The first issue relates to the golden rule that the pricing and other key terms in ICAs need to have legal certainty. A TP challenge could be made by tax administrations at both ends of the transaction. And at any given time, a TP adjustment claimed by one tax administration is unlikely to be immediately agreed at the other end … and may not be agreed at all. So the only workable way to achieve legal certainty is to link the TP override clause to TP adjustments made by one specified tax authority.

The second issue, which is more fundamental, relates to governance. This is the principle that ICAs are not 'fictional' or 'notional' agreements which merely exist in the minds of tax geeks (much as we love tax geeks).
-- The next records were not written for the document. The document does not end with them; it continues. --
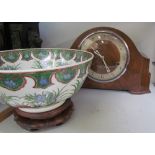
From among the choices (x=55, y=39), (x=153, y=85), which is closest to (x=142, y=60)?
(x=153, y=85)

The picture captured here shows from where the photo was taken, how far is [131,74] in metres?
0.54

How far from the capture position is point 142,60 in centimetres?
54

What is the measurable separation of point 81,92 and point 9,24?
0.93ft

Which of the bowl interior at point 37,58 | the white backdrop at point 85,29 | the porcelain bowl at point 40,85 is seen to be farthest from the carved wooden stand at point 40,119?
the white backdrop at point 85,29

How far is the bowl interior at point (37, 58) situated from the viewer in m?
0.52

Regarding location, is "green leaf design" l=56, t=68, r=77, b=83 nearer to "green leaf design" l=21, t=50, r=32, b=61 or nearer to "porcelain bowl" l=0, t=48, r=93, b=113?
"porcelain bowl" l=0, t=48, r=93, b=113

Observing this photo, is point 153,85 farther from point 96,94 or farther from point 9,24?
point 9,24

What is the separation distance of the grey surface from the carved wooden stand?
17mm

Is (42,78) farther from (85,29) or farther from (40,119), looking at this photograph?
(85,29)

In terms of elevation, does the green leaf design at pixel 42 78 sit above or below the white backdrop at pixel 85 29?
below

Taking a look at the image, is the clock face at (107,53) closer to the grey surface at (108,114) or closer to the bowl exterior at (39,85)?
the grey surface at (108,114)

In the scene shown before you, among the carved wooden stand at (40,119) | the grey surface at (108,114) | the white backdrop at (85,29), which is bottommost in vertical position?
the grey surface at (108,114)

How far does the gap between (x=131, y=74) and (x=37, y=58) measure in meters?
0.27

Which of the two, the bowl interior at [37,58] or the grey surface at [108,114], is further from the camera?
the bowl interior at [37,58]
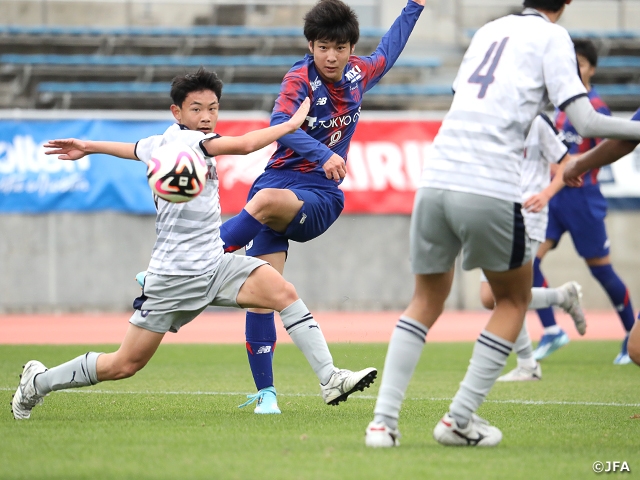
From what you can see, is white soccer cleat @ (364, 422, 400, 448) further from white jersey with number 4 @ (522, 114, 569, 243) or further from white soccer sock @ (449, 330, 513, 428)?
white jersey with number 4 @ (522, 114, 569, 243)

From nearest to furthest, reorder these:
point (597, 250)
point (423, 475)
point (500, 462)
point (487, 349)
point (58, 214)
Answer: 1. point (423, 475)
2. point (500, 462)
3. point (487, 349)
4. point (597, 250)
5. point (58, 214)

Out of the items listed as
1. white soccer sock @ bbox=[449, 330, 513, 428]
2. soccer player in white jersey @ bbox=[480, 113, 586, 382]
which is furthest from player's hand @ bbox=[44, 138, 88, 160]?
soccer player in white jersey @ bbox=[480, 113, 586, 382]

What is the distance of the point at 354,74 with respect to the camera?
6.13 m

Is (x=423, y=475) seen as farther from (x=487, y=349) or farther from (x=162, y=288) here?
(x=162, y=288)

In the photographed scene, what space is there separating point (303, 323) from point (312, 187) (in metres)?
1.01

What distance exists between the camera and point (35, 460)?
4.07 m

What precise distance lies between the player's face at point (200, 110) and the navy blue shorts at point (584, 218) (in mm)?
5130

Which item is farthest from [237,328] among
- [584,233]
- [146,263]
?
[584,233]

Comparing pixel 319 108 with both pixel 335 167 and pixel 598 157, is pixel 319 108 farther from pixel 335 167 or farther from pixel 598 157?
pixel 598 157

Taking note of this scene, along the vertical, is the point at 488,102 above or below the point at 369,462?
above

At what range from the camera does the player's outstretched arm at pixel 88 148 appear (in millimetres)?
5320

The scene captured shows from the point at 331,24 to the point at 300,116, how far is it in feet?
2.42

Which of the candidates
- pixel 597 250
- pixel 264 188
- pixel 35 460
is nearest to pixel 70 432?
pixel 35 460

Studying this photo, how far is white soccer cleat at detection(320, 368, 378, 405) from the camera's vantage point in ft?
17.0
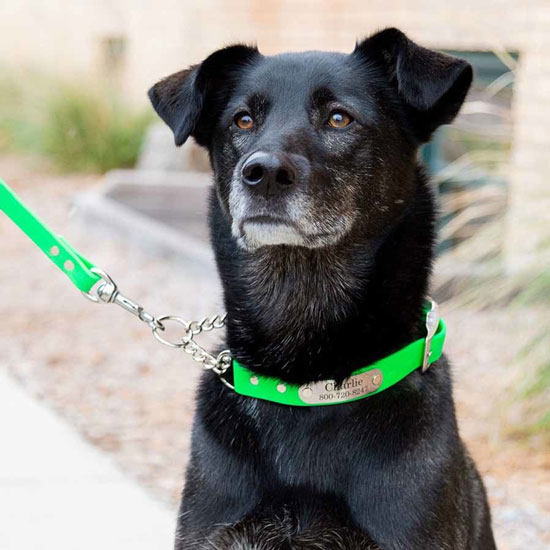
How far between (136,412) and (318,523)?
8.46 ft

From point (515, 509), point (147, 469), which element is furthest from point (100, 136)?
point (515, 509)

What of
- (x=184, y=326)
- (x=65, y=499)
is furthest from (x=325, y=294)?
(x=65, y=499)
In order to have any substance at all, ICAs need to be properly considered and approved by the directors of the respective legal entities involved.

Generally speaking, this requires intercompany transactions and ICAs to be as simple as possible, so that legal entity directors can receive a clear briefing on the arrangements, and can give their informed consent. In effect, this is a form of ‘Occam’s Razor’ - any unnecessary steps or provisions should be eliminated.

A provision which has a potentially significant retrospective impact, based on circumstances outside the control of the parties, would need a very strong reason to be there.

The third issue is that ICAs do not just impact on TP and corporate tax. They also have important implications for customs duties, VAT / GST, and other considerations. This is another reason, in our minds for treating TP override clauses with caution. This is especially the case since TP challenges may occur a number of years after the transactions to which they relate.

What’s your view? Are we missing something important here?